Page extract -
|---|

COURT OF APPEAL, FOURTH APPELLATE DISTRICT DIVISION ONE STATE OF CALIFORNIA
Jan 11, 2017
D069488 (Cal. Ct. App. Jan. 11, 2017)

Opinion

D069488

01-11-2017

THE PEOPLE, Plaintiff and Respondent, v. DIEGO ORTIZ SANTIBANEZ, Defendant and Appellant.

Patrick Dudley, under appointment by the Court of Appeal, for Defendant and Appellant. Kamala D. Harris, Attorney General, Gerald A. Engler, Chief Assistant Attorney General, Julie L. Garland, Assistant Attorney General, Theodore M. Cropley and Laura Baggett, Deputy Attorneys General, for Plaintiff and Respondent.


NOT TO BE PUBLISHED IN OFFICIAL REPORTS

California Rules of Court, rule 8.1115(a), prohibits courts and parties from citing or relying on opinions not certified for publication or ordered published, except as specified by rule 8.1115(b). This opinion has not been certified for publication or ordered published for purposes of rule 8.1115. (Super. Ct. No. SCD256698) APPEAL from a judgment of the Superior Court of San Diego County, Timothy R. Walsh, Judge. Affirmed. Patrick Dudley, under appointment by the Court of Appeal, for Defendant and Appellant. Kamala D. Harris, Attorney General, Gerald A. Engler, Chief Assistant Attorney General, Julie L. Garland, Assistant Attorney General, Theodore M. Cropley and Laura Baggett, Deputy Attorneys General, for Plaintiff and Respondent.

|---|

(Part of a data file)
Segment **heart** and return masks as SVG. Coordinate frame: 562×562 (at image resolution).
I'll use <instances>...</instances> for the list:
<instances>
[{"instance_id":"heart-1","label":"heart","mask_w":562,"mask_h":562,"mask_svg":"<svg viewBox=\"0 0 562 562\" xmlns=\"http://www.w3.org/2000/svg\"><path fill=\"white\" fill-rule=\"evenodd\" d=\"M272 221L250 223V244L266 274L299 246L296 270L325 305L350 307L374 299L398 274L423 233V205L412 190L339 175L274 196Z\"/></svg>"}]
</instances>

|---|

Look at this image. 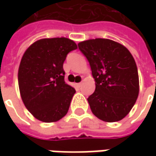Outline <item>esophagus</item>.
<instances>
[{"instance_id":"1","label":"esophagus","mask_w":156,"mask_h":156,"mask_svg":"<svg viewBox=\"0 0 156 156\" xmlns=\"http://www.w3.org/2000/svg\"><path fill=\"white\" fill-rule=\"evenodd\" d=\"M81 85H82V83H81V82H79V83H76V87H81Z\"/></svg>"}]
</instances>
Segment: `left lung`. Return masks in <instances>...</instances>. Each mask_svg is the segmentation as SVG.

|---|

Problems -
[A] According to the court opinion, which judge presided in the Superior Court whose judgment was appealed?
[B] Output as a JSON list of strings, one string per line, everything in the records from the line containing "Segment **heart** and" down to the line containing "221L250 223V244L266 274L299", with blank lines left out.
The records are unrelated to the court opinion.

Outputs in order -
[A] Timothy R. Walsh

[B]
[
  "Segment **heart** and return masks as SVG. Coordinate frame: 562×562 (at image resolution).",
  "I'll use <instances>...</instances> for the list:",
  "<instances>",
  "[{\"instance_id\":\"heart-1\",\"label\":\"heart\",\"mask_w\":562,\"mask_h\":562,\"mask_svg\":\"<svg viewBox=\\\"0 0 562 562\\\" xmlns=\\\"http://www.w3.org/2000/svg\\\"><path fill=\\\"white\\\" fill-rule=\\\"evenodd\\\" d=\\\"M272 221L250 223V244L266 274L299 246L296 270L325 305L350 307L374 299L398 274L423 233V205L412 190L339 175L274 196Z\\\"/></svg>\"}]"
]